___ TEXT SHOWN

Corporate treasurers do not always need credit facilities or investment products. They need accounts that clear payments quickly, support multiple currencies, issue IBANs in the company’s own name, and integrate with accounting or payout systems. They need transparent pricing, responsive support, and onboarding processes that respect the complexity of their business without requiring six months of documentation limbo.
EMIs — especially those operating under EEA regulation — are built to deliver exactly this. The business model is payments and liquidity management, not balance-sheet expansion. The technology stack is modern. The customer base skews toward digital-native, cross-border, and high-transaction-volume businesses. There is no legacy branch network to maintain, no mortgage book to protect, no conflicting priorities between retail deposit-gathering and corporate payment services.
This focus has made EMIs the infrastructure of choice for a growing share of European corporate treasury. Businesses that operate across borders, pay international contractors, or manage multi-currency revenue streams increasingly choose comptes d'entreprise multi-devises from regulated EMIs over traditional bank accounts. The functionality is better. The onboarding is faster. The pricing is clearer.
For finance teams, this shift also simplifies reconciliation and compliance. A single EMI relationship can replace multiple local bank accounts, each with different reporting formats, fee structures, and integration capabilities. Instead of reconciling five IBANs across five banks in five countries, treasury holds five currency accounts under one institution, one login, one API.

______
___ DATASET EXTRACT

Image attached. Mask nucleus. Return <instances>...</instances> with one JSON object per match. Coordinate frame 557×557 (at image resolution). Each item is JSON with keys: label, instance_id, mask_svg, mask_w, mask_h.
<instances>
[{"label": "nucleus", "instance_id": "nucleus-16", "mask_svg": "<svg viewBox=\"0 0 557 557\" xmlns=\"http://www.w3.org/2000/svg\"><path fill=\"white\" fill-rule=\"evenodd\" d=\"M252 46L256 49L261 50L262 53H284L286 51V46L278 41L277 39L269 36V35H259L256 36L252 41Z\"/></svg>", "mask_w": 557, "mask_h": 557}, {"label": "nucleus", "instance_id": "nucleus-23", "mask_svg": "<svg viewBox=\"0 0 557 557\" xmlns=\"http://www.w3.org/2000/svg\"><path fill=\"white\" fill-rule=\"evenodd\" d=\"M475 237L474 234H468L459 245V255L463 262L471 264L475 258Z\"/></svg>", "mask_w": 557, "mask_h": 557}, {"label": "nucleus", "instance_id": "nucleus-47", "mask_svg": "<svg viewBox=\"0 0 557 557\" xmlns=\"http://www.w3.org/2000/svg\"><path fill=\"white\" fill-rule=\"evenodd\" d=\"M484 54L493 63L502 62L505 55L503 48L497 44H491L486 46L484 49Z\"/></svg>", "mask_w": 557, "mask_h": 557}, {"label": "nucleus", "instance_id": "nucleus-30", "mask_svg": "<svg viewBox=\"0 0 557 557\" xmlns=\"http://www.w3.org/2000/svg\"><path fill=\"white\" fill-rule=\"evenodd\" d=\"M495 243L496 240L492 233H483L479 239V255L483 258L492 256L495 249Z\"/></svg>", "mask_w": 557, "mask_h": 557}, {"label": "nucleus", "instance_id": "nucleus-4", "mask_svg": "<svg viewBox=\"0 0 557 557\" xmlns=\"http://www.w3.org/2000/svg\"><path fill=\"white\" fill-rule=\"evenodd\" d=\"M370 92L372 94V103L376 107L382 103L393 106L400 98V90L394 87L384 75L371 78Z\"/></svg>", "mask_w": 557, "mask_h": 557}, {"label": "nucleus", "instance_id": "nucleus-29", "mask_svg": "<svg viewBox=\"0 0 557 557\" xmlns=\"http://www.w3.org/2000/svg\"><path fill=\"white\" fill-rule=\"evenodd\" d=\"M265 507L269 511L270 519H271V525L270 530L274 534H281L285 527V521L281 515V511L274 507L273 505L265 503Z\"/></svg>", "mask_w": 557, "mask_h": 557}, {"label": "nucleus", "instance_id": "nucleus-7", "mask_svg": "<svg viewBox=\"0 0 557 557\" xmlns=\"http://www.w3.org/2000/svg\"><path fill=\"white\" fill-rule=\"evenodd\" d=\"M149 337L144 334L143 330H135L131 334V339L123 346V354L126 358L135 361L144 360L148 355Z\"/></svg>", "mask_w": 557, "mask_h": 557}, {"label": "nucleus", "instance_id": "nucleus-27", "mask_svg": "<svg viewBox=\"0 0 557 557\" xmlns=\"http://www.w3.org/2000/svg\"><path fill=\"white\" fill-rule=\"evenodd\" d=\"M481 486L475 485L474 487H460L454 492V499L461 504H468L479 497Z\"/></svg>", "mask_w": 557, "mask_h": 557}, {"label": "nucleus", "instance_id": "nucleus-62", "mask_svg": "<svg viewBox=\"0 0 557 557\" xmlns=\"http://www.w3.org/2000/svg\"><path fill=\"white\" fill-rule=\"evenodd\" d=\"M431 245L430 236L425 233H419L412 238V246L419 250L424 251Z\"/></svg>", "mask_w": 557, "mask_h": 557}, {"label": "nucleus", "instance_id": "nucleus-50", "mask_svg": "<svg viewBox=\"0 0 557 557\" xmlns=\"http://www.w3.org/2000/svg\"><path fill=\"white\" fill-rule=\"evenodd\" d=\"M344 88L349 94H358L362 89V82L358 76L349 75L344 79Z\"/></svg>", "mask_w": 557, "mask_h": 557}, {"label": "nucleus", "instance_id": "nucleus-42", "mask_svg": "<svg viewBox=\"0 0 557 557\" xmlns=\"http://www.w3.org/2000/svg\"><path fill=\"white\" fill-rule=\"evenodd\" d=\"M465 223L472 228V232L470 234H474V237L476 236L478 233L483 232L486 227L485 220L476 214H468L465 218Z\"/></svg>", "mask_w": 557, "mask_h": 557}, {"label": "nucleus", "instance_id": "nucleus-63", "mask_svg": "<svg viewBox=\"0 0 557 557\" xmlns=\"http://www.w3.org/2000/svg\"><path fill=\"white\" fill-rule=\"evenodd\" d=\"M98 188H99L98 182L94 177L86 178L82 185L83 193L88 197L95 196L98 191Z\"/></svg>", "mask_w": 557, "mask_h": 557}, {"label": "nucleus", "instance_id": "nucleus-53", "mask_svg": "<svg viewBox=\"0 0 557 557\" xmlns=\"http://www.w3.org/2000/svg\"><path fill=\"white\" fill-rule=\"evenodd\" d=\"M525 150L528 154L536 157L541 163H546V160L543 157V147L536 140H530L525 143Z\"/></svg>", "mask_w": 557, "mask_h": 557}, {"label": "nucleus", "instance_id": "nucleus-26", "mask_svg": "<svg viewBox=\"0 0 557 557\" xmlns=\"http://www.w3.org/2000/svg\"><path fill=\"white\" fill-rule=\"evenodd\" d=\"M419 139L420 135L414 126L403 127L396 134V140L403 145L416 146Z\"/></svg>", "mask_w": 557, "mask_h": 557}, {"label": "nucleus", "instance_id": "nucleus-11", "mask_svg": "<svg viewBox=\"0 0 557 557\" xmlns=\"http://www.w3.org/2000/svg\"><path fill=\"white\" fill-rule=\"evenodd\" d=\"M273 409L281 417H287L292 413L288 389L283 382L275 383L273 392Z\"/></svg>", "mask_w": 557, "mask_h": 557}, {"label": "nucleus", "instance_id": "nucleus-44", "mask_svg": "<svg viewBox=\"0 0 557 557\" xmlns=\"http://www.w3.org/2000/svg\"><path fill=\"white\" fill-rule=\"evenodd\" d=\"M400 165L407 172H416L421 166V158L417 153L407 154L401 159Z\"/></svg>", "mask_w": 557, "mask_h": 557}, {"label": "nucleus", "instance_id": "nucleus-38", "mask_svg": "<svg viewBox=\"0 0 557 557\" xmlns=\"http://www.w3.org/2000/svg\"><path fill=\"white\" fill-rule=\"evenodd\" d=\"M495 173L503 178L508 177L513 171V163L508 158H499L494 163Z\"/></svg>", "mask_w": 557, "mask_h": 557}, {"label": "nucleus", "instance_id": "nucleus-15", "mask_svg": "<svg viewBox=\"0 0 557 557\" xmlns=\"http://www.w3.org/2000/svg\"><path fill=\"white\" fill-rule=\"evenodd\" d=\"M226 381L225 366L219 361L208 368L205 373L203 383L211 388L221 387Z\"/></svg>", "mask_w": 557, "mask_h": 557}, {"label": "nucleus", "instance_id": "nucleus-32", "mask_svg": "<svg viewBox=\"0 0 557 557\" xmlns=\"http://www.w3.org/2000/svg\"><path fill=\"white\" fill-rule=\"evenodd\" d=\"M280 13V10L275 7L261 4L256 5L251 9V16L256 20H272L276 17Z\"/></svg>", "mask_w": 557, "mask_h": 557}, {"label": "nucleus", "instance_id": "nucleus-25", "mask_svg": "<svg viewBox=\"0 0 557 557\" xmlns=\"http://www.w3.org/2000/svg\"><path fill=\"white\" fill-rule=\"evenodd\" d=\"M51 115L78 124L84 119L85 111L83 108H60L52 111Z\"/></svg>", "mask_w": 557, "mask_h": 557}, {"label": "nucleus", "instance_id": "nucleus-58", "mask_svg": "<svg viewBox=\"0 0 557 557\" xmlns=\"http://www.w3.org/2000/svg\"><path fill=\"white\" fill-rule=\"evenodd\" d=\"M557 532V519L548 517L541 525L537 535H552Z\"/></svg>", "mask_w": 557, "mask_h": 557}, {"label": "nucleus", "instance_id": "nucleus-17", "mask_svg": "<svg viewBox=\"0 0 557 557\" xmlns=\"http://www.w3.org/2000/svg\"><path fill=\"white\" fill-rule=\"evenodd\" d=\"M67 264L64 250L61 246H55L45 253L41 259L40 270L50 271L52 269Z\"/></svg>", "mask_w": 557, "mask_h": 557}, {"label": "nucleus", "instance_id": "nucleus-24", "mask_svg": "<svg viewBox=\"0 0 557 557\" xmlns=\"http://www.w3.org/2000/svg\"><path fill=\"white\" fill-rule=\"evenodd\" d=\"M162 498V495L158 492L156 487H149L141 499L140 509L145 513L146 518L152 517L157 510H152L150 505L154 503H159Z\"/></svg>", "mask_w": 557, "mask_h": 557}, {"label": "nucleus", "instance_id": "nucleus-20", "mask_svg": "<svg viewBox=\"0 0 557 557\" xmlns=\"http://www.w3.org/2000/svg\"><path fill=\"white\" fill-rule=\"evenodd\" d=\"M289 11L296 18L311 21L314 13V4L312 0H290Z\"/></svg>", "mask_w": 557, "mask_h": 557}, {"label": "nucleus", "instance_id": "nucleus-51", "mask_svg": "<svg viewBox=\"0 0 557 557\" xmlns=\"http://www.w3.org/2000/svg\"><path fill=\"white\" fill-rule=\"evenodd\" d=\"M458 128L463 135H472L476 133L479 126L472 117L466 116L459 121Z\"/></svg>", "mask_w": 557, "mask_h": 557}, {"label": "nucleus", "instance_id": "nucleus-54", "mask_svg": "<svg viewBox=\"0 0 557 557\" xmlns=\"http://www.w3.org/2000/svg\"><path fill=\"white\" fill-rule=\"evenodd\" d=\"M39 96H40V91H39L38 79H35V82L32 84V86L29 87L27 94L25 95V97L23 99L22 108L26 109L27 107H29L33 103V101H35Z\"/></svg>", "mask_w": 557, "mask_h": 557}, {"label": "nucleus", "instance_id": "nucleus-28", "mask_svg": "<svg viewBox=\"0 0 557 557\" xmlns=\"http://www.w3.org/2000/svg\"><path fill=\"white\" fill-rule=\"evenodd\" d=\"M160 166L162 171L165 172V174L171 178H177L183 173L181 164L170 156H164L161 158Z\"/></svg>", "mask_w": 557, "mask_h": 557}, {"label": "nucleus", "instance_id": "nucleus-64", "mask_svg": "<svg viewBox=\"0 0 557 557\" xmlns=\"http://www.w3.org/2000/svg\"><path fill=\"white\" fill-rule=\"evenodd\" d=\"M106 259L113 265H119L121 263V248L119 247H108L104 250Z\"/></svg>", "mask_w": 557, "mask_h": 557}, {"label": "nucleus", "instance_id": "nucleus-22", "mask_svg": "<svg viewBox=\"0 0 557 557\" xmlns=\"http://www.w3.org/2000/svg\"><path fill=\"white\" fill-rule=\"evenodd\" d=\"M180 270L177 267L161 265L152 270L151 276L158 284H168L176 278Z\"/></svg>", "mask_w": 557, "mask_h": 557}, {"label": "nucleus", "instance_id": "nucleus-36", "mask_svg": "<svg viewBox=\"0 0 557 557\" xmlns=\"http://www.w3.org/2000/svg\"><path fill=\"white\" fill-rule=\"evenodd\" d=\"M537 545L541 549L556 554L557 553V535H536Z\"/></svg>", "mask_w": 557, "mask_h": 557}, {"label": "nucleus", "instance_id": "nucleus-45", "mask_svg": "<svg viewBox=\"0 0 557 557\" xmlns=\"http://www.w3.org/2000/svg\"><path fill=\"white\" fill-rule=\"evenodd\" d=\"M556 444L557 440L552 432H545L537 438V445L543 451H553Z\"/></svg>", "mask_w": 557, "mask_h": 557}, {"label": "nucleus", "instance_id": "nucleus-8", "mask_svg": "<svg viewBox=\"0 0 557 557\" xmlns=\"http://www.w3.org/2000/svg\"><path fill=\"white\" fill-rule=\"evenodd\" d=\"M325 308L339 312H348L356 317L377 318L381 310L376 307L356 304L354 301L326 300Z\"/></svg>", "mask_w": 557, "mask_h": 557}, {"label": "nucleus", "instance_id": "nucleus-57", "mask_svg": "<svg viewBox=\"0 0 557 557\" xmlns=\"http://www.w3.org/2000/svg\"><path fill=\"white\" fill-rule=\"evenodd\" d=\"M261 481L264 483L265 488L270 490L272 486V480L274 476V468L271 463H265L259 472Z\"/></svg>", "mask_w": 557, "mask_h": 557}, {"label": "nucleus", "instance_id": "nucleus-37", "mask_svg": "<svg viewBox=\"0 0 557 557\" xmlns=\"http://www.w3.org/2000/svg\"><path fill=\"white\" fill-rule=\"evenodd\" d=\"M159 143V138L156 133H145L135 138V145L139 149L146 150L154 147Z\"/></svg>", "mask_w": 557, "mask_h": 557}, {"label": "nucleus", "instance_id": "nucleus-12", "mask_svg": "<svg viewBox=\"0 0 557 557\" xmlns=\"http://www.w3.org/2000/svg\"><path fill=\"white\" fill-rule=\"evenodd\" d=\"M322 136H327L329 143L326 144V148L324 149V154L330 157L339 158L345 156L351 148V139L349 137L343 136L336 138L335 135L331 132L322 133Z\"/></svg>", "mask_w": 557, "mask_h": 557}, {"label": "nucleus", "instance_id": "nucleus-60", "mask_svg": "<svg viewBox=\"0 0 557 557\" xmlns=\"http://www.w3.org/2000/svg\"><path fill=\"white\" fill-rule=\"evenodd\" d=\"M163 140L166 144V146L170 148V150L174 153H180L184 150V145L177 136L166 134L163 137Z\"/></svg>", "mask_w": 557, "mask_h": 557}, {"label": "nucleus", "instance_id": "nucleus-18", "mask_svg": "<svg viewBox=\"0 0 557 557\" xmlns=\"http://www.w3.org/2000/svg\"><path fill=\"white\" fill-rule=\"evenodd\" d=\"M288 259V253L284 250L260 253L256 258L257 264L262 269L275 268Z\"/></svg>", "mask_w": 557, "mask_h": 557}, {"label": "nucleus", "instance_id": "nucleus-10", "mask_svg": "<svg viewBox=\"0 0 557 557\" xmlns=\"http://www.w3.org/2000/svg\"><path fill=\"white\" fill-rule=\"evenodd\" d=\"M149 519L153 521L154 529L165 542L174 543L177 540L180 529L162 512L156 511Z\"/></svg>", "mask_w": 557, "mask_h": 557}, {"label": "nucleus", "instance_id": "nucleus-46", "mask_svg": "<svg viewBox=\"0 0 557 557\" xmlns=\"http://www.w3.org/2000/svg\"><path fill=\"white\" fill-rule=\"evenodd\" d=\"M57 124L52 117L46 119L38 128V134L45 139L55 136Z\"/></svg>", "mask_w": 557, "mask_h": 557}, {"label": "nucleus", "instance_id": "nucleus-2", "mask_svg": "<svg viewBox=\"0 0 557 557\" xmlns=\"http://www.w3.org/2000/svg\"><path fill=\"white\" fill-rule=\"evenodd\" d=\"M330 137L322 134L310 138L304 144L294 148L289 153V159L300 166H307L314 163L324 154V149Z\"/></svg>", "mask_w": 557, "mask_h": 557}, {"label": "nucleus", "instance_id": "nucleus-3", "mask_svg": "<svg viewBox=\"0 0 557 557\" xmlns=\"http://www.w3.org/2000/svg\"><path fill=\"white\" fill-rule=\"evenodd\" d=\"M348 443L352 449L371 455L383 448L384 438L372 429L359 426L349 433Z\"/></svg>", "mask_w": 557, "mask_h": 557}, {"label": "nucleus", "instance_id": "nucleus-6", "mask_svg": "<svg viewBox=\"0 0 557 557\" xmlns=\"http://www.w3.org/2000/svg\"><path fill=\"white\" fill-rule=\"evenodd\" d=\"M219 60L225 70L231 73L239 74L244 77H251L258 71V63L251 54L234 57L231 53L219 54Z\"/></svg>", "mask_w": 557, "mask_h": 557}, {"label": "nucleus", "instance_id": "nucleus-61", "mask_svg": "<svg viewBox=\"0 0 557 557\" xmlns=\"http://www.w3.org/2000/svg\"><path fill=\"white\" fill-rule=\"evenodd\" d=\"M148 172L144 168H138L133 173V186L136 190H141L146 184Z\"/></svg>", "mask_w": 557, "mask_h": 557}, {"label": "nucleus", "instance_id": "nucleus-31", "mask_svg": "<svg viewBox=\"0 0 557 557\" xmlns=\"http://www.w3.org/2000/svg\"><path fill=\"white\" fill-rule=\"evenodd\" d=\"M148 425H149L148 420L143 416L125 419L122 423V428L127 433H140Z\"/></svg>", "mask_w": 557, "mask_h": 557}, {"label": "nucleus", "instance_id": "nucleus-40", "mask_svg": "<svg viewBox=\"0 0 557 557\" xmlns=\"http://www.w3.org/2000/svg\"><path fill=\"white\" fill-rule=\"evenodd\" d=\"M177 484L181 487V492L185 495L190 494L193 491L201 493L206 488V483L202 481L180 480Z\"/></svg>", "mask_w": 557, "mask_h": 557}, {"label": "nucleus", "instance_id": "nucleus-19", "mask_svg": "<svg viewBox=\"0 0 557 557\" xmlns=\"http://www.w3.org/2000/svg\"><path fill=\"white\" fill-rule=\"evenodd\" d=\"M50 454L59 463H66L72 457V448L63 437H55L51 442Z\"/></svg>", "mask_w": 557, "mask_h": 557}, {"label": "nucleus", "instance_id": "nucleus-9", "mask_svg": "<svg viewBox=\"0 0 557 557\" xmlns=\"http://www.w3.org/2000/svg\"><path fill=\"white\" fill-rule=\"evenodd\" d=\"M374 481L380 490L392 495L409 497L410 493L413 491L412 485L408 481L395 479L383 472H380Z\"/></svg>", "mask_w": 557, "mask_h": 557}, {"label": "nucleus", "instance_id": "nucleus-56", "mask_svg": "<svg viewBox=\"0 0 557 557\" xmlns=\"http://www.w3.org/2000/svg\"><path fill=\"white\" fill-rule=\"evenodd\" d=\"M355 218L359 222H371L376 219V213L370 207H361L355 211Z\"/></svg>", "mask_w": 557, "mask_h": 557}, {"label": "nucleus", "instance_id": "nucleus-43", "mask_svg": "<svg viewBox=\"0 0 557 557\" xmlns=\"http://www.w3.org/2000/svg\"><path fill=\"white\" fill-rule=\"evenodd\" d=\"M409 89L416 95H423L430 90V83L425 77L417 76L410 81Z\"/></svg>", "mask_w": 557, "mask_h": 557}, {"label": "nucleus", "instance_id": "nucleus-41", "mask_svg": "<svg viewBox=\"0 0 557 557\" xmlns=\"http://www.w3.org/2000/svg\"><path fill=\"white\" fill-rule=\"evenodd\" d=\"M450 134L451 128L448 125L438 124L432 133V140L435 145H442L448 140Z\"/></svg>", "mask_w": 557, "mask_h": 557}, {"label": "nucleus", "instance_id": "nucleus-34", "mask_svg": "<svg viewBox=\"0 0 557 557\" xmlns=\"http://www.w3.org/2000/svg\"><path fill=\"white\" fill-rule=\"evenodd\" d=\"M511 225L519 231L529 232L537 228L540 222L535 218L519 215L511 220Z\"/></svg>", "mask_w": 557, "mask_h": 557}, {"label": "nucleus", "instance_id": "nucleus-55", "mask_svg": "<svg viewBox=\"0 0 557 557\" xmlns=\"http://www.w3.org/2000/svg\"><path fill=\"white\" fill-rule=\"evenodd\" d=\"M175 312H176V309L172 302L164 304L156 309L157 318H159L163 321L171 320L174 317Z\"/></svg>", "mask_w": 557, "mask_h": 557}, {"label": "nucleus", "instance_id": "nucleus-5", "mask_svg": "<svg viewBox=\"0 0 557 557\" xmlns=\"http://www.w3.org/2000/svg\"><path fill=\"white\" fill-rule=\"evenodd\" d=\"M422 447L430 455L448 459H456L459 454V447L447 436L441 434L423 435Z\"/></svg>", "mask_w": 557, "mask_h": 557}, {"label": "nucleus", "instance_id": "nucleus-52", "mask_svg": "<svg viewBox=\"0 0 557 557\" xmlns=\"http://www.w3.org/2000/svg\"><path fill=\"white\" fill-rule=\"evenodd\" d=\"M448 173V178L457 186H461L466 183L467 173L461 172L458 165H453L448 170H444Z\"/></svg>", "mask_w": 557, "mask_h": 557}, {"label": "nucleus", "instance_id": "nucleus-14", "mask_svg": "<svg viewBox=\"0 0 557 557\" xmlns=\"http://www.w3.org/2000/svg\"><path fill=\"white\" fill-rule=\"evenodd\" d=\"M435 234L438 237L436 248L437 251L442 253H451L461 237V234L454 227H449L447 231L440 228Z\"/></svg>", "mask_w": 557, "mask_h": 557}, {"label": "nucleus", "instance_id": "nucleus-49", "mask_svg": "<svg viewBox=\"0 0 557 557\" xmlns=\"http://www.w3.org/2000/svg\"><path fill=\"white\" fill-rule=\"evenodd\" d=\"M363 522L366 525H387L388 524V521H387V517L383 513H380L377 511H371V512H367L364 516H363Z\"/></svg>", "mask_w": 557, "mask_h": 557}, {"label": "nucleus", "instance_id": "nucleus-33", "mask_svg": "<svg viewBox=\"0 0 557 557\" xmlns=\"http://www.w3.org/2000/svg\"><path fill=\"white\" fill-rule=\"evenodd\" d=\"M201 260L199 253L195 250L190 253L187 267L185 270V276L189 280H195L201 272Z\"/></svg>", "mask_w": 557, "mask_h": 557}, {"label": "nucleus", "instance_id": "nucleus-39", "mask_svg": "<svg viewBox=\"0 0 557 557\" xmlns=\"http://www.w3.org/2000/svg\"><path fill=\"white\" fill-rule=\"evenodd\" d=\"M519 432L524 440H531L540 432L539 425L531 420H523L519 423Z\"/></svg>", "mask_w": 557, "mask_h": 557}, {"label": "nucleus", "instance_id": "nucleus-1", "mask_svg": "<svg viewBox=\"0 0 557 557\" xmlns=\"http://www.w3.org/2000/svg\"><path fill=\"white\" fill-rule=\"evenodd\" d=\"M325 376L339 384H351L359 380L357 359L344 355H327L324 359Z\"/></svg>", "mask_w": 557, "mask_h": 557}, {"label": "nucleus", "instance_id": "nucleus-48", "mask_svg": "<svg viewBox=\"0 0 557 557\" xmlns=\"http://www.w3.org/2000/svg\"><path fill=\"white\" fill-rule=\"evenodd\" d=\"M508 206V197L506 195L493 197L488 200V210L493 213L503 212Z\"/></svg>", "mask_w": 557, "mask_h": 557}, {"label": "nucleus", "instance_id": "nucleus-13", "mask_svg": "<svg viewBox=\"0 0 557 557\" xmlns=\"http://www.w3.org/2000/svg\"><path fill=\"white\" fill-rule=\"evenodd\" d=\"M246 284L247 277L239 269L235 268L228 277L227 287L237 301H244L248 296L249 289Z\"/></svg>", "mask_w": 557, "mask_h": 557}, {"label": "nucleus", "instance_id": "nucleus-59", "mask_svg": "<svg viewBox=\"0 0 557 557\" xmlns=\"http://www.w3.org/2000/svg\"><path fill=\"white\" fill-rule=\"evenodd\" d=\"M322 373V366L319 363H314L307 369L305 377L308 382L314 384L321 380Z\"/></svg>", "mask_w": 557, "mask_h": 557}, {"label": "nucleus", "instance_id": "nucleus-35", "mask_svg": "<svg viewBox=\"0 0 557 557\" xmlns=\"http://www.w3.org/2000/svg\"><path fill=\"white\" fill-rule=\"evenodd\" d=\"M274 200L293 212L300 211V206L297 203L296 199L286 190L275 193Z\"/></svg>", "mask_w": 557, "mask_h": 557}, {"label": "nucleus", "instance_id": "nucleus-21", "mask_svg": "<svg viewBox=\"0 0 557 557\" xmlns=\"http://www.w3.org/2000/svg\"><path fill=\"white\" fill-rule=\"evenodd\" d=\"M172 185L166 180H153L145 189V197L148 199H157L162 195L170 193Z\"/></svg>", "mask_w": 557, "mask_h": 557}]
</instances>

______

*STATED PROBLEM*.
In the passage on EMIs and corporate treasury, from "EMIs — especially" to "corporate payment services.", rename "mortgage book" as "loan portfolio" and write that stretch out again.

*WRITTEN RESPONSE*.
EMIs — especially those operating under EEA regulation — are built to deliver exactly this. The business model is payments and liquidity management, not balance-sheet expansion. The technology stack is modern. The customer base skews toward digital-native, cross-border, and high-transaction-volume businesses. There is no legacy branch network to maintain, no loan portfolio to protect, no conflicting priorities between retail deposit-gathering and corporate payment services.